Cambodia Economic Update, October 2017: Climbing Up the Manufacturing Value Chains


Key Findings

  • Growth remained strong, expanding at 7% in 2016 and is projected to ease slightly to 6.8% in 2017.
  • While exports of clothing and other textile products have moderated and the construction sector shows signs of easing,  the rising share of non-textile product exports, especially of electrical machinery, equipment and auto parts are helping Cambodia climb up the manufacturing value chains.
  • Efforts to attract international tourists by the authorities has paid off, with a marked recovery of foreign tourist arrivals.
  • Inflation has moderated, reflecting softer domestic demand as the construction boom slows down and domestic credit growth has eased.  
  • Meanwhile, Cambodia’s external position remains stable. The current account deficit is narrowing, and gross international reserves have reached six months of imports.
  • The overall fiscal deficit is estimated to have remained contained, thanks to continued good revenue collection. Rising public sector wage bill is largely offset by the decline in donor-financed capital spending.
  • The outlook remains positive. Growth is projected to remain strong, at 6.9% in 2018, boosted by export diversification and healthy inflows of foreign direct investment (FDI), and an improved global outlook.
  • A possible slowdown of the regional economy, especially China, and potential election-related uncertainties, however, pose downside risks to the outlook. 

Policy Options

Cambodia is on the verge of climbing up the manufacturing value chains. These further efforts can help facilitate higher growth.

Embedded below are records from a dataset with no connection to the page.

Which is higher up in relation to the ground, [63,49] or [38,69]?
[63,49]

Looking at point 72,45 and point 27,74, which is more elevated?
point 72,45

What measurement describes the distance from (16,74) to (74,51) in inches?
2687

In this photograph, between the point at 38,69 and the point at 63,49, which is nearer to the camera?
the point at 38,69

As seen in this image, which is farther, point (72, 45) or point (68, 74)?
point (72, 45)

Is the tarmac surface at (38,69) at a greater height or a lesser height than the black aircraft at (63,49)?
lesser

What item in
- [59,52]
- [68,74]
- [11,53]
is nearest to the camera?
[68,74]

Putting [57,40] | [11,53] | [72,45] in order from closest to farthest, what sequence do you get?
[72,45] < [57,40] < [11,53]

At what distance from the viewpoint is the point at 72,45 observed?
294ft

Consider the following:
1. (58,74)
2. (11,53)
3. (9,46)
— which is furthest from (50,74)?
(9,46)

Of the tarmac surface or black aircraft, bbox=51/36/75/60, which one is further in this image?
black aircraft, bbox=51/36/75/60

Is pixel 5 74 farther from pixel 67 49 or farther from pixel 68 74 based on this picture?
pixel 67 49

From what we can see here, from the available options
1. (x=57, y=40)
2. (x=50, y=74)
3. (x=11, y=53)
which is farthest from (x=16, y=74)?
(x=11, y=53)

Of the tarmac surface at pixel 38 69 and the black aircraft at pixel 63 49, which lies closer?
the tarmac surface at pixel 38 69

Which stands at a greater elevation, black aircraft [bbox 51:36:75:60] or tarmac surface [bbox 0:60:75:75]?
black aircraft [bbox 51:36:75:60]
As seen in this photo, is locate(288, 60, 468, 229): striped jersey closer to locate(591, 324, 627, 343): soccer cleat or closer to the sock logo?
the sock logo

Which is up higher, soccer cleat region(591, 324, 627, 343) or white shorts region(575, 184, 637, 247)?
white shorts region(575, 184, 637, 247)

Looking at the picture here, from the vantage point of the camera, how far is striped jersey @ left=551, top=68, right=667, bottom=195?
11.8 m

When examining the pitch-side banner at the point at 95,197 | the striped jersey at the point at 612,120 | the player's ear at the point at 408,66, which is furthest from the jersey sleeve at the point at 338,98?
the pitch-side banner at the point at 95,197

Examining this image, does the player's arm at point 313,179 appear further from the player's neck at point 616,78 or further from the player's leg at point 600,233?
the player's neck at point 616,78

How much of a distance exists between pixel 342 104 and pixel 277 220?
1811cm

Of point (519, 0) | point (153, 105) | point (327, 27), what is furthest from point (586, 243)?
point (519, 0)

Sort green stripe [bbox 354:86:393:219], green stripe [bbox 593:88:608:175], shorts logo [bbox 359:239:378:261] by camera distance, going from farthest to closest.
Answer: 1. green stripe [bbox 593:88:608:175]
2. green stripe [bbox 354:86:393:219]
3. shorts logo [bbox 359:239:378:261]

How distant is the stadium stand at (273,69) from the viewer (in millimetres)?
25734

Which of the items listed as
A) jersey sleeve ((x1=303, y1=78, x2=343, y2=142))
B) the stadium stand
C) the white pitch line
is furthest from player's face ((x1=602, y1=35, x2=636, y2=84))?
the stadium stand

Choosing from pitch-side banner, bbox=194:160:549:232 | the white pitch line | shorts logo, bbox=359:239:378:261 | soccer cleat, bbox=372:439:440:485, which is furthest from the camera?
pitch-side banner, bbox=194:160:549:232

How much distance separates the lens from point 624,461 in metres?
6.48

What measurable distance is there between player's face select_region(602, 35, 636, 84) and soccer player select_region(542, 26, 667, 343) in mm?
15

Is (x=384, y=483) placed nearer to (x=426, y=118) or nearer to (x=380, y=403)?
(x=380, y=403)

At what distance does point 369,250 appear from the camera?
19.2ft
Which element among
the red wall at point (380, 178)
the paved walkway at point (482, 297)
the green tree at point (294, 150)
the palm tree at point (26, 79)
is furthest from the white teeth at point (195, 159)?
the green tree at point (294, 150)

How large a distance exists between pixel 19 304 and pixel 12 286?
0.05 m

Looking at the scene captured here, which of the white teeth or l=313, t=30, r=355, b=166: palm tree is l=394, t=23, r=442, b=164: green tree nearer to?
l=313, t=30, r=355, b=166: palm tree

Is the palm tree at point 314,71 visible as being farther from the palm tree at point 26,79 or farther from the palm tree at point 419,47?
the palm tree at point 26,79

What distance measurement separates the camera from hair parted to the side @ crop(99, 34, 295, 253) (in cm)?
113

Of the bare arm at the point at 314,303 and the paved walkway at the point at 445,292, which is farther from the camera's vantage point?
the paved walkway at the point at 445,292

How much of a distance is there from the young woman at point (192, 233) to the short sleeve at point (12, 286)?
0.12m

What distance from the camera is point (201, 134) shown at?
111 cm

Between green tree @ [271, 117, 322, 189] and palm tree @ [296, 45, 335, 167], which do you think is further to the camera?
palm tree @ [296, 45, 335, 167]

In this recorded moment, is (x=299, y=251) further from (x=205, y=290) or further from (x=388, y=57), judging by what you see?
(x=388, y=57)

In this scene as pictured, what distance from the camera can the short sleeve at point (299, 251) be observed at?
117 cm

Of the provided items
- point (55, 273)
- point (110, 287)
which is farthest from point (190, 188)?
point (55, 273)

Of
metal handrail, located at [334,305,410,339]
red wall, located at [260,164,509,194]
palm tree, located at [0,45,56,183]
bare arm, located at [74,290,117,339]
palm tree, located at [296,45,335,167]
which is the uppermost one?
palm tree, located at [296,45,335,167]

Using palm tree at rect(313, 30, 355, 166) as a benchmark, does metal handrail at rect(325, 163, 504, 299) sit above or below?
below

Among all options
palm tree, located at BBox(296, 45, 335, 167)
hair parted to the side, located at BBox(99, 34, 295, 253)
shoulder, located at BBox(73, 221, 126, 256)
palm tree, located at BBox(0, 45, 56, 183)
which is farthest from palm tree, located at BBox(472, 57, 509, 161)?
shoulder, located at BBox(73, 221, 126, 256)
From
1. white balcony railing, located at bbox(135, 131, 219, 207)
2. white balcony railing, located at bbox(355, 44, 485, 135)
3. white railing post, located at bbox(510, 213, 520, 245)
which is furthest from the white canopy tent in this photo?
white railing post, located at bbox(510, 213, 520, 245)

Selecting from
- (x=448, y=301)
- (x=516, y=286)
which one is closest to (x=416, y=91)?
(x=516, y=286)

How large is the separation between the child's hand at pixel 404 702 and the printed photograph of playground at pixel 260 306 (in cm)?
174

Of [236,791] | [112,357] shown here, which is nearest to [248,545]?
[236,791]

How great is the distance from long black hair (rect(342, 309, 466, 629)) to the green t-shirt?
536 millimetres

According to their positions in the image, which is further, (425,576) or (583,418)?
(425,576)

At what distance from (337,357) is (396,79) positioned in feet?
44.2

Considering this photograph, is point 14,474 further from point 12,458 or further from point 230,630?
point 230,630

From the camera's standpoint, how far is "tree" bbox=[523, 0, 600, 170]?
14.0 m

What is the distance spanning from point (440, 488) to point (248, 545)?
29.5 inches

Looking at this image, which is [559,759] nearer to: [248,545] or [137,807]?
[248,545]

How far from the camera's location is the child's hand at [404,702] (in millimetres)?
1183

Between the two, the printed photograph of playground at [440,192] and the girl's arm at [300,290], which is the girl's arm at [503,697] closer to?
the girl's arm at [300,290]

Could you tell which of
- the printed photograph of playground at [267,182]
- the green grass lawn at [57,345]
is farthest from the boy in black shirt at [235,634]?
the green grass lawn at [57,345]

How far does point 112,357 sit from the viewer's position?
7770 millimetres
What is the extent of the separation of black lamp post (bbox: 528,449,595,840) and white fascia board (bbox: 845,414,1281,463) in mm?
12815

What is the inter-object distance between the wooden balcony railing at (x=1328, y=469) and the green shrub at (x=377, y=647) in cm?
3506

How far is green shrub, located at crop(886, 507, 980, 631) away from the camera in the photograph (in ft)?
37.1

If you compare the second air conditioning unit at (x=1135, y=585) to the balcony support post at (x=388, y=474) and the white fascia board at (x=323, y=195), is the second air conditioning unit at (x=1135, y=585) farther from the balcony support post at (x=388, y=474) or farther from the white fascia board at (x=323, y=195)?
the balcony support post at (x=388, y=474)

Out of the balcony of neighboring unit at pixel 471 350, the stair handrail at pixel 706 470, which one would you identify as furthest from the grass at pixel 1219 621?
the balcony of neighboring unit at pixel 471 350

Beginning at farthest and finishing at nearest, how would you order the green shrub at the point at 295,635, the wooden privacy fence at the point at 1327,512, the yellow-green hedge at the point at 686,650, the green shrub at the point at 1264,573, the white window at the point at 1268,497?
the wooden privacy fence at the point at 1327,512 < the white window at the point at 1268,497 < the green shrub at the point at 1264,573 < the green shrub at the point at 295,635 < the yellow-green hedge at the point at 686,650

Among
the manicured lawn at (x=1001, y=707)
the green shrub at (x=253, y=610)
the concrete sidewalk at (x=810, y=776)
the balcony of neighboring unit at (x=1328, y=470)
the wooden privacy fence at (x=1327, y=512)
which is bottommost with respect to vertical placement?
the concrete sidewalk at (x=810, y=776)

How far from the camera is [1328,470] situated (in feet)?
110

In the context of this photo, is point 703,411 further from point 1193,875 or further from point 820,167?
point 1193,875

  • Nurturing export diversification by adopting cost-effective and competitive electricity tariffs. Promoting and improving levels of skills and quality of graduates. Improving ease of doing business and the investment climate by eliminating regulatory impediments to bring down the costs of starting and operating businesses, as well as logistic costs.
  • Improving access by rural farmers, affected by low agricultural prices, to markets and to diversify their production. Measures to link rural households to tourism supply chains can also pay high dividends.
  • While poverty reduction continued, driven mainly by income diversification of rural households earnings from remittances, non-agricultural wages, and household businesses, the potential negative impacts of the slowdown of textile and construction sectors will need to be closely monitored.